What you need to do: Output the line that contains "At what distance does" and every line after it to the end of the entries, with nothing added or left out.
— START OF Extracted entries —
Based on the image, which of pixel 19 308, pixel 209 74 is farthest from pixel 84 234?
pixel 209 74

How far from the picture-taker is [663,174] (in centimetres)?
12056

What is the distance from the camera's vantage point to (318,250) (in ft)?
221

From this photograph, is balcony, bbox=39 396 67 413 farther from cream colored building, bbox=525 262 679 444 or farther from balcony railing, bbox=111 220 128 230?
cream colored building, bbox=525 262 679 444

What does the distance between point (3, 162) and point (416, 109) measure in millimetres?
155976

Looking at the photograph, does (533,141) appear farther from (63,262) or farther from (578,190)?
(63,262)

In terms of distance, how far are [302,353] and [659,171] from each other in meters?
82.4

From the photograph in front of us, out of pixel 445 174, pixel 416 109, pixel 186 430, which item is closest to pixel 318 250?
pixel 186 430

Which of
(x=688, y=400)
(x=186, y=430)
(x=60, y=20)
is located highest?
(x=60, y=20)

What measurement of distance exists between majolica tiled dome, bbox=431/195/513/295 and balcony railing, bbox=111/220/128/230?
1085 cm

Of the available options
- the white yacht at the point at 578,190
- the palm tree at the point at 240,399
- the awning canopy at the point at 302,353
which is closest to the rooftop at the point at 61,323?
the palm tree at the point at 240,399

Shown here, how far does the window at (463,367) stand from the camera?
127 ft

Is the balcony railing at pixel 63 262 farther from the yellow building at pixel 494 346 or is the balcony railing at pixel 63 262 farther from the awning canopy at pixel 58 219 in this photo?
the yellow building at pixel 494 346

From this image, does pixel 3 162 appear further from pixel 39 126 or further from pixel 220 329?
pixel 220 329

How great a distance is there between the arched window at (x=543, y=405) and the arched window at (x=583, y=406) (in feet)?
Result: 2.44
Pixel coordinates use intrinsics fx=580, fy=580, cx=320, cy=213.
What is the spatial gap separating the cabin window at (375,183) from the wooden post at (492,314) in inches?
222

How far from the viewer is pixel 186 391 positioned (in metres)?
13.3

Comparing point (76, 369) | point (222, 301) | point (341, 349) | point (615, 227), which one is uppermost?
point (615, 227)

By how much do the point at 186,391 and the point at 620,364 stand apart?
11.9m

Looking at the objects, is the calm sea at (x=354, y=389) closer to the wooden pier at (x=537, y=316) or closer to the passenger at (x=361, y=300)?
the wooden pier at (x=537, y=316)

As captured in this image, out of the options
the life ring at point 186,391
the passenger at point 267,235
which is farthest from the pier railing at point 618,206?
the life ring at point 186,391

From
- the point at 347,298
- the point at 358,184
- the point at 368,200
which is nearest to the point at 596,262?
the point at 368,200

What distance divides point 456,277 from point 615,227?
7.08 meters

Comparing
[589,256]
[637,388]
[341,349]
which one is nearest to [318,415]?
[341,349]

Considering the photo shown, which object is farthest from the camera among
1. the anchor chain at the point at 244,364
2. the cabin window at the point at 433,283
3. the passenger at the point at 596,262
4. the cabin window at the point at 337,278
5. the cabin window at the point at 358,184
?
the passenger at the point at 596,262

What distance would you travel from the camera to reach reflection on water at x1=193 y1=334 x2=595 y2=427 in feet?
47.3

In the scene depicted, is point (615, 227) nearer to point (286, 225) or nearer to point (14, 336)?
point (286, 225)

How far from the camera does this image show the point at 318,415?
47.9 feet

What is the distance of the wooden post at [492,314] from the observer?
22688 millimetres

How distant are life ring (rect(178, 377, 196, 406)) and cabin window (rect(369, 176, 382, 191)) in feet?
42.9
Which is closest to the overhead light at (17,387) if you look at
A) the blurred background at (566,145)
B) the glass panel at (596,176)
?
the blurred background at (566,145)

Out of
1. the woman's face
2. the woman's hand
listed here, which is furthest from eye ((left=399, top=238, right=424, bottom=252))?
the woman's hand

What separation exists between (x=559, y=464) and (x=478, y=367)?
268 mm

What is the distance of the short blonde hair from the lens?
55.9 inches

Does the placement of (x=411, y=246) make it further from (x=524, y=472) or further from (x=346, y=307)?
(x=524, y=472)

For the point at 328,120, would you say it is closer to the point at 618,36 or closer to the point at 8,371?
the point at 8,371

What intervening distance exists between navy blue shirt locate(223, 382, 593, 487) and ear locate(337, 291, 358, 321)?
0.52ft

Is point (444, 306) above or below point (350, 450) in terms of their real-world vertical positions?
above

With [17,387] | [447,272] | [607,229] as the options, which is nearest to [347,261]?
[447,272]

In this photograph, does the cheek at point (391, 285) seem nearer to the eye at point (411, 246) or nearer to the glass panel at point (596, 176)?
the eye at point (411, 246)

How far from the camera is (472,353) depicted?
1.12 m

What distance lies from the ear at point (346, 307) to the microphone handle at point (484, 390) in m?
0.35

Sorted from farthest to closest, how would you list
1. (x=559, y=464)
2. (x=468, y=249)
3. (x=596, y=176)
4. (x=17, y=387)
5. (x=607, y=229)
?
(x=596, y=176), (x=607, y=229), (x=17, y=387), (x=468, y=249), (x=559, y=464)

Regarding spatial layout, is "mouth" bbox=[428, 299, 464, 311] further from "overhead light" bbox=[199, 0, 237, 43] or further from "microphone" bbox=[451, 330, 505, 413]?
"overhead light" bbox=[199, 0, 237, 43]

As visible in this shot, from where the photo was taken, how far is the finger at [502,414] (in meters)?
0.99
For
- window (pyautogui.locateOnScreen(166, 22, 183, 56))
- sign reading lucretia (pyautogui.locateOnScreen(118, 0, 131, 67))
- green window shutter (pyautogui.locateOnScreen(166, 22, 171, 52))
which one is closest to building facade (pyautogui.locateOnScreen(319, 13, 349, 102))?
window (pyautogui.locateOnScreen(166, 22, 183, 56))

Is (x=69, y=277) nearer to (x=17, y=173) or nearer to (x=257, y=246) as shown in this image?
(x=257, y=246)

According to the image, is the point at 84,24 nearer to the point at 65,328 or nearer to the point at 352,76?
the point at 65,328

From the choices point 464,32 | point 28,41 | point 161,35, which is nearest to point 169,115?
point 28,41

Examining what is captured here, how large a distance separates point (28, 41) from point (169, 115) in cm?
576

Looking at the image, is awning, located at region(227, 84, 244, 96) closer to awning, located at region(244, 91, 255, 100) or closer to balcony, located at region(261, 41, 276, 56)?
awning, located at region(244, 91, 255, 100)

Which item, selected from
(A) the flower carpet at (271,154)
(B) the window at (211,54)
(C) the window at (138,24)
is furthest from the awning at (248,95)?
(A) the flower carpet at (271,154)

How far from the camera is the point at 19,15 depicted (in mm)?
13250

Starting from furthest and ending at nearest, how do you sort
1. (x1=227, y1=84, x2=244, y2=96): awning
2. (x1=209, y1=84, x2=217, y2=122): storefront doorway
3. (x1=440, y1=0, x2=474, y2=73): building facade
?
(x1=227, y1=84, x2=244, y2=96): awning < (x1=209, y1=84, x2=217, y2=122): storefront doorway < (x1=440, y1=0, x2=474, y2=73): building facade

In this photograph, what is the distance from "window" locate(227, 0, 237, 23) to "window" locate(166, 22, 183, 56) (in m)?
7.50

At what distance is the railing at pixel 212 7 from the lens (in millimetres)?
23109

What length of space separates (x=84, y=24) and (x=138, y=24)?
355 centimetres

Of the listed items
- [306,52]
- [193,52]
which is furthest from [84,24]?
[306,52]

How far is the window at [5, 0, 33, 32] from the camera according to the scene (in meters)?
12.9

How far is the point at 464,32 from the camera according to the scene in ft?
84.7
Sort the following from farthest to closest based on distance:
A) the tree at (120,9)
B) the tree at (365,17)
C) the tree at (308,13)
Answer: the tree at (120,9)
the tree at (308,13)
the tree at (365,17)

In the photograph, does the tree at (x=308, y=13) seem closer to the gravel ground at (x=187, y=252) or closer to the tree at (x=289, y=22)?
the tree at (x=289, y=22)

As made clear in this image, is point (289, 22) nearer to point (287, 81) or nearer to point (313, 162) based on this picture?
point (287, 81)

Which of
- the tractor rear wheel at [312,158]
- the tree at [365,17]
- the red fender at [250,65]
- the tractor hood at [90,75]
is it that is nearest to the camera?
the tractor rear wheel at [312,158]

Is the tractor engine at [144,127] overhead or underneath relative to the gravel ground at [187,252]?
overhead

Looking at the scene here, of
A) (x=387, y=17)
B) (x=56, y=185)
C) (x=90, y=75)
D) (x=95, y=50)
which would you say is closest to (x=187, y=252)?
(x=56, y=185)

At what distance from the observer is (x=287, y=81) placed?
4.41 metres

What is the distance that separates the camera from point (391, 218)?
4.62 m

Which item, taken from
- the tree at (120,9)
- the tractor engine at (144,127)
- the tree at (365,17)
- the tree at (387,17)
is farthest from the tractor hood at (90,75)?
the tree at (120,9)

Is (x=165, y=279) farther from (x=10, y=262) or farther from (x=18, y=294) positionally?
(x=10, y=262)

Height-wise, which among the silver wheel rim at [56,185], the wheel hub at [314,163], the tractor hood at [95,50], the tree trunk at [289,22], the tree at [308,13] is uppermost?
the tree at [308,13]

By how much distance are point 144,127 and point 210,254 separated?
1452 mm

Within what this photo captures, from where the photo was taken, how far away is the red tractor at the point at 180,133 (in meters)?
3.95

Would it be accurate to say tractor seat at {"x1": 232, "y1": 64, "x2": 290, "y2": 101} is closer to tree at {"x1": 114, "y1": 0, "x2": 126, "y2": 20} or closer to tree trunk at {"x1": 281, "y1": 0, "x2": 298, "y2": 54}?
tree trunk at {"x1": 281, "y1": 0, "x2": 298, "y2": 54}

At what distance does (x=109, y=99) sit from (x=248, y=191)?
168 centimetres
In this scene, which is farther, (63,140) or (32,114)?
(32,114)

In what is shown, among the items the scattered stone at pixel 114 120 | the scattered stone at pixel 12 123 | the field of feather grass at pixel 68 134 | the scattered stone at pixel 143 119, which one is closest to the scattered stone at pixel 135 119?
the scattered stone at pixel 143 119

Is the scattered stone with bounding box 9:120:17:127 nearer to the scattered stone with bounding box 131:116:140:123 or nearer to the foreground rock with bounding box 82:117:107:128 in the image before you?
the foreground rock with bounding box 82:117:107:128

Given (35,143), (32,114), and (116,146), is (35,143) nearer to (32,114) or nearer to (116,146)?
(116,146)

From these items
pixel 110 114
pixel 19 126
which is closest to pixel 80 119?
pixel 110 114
— END OF Extracted entries —
Reply to the task:
At what distance does (x=109, y=99) sit from (x=248, y=191)?
168 centimetres
In this scene, which is farther, (63,140) or (32,114)?
(32,114)

In what is shown, among the items the scattered stone at pixel 114 120 | the scattered stone at pixel 12 123 | the field of feather grass at pixel 68 134 | the scattered stone at pixel 143 119, which one is closest to the scattered stone at pixel 135 119?
the scattered stone at pixel 143 119

Is the scattered stone with bounding box 9:120:17:127 nearer to the scattered stone with bounding box 131:116:140:123 or nearer to the foreground rock with bounding box 82:117:107:128 in the image before you?
the foreground rock with bounding box 82:117:107:128

Given (35,143), (32,114), and (116,146), is (35,143) nearer to (32,114) or nearer to (116,146)?
(116,146)

From these items
pixel 110 114
pixel 19 126
which is closest to pixel 80 119?
pixel 110 114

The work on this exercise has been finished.